Ngeno was only 15 years old when the trucks arrived to relocate his community to Gamndaagte, more than 300km away. But he remembers every detail of November 3 1979, when he was awakened by the sounds of dogs barking and people shouting. His father’s house was razed to the ground by police and soldiers in bulldozers.
The people were herded at gunpoint on to open trucks with sheep and cattle, and transported to their “new home”. “In that place any attempt to plant was futile. My father had to sell his trucks and farming equipment he used in Doornkop,” said Ngeno.
In Gamndaagte, Ngeno worked at a diamond mine, but he was retrenched in 1989. Since then he has been doing only “piece” work.

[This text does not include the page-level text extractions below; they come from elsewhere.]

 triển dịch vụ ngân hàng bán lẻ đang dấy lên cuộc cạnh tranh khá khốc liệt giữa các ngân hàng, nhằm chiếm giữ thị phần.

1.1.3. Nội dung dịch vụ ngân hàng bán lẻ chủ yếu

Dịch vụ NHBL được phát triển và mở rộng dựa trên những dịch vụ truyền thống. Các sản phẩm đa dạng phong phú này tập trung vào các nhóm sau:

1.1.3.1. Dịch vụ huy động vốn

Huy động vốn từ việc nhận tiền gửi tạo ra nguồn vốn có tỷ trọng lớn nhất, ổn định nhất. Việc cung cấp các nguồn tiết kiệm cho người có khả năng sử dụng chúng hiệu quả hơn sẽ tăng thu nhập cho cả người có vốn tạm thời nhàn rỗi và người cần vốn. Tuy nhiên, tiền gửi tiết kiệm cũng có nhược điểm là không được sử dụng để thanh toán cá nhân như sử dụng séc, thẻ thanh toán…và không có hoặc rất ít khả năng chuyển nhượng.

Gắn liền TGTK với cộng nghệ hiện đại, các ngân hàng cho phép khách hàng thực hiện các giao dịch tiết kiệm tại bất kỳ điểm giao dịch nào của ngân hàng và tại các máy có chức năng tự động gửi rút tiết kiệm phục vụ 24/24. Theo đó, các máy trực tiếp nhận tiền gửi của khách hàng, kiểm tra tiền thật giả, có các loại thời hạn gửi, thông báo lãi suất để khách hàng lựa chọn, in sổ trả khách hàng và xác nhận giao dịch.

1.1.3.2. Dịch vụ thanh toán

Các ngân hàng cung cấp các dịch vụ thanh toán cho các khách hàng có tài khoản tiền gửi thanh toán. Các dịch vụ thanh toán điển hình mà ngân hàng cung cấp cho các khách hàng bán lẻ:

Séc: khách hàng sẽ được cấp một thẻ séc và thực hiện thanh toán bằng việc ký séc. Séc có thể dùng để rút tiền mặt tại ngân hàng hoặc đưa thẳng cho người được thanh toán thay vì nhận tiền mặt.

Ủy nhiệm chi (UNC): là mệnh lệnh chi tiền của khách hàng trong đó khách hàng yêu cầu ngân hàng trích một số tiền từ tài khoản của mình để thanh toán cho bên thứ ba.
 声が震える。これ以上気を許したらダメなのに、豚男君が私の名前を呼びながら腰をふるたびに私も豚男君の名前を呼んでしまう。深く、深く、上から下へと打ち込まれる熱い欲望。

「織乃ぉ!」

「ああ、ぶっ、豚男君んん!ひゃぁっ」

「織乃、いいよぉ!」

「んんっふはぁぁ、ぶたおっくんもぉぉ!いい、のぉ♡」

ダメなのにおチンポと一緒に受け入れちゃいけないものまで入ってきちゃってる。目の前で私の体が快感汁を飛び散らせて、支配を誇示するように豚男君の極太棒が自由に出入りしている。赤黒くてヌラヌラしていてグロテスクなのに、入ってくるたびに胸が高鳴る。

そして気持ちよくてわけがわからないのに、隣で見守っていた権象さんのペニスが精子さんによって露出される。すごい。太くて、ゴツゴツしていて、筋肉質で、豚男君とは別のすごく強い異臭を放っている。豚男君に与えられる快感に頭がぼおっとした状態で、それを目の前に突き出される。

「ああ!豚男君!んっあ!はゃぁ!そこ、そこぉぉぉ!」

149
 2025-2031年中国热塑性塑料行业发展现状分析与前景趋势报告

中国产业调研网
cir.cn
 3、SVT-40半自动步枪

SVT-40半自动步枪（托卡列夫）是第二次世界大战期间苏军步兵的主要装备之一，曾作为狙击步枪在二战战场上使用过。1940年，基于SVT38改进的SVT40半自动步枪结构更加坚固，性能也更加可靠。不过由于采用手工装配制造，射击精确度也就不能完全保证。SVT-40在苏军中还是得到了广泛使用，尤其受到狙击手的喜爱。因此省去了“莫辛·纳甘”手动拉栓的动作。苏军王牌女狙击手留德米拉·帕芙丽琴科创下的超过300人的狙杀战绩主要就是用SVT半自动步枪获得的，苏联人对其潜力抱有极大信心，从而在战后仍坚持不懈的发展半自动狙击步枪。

But now, 20 years after his father’s land was given to white farmers, Ngeno has his farm back. The commission on land restitution restored the Doornkop community’s ownership last week. “We had been fighting a long battle with the government to give us our land back in the past, and now we have it we must use it well,” said a delighted Ngeno, adding that the R3 000 settlement grant he and the other 23 families received proves he will have a better life again.
The Land Claims Court will move swiftly to certify the ownership of former residents. Chief land claims commissioner Wallance Mgoqi said his department will soon issue certificates of ownership to the claimants.
He told the community: “We regret that some people died before they could receive their land, but it is with great rejoicing that those of you who are here today have your land back.”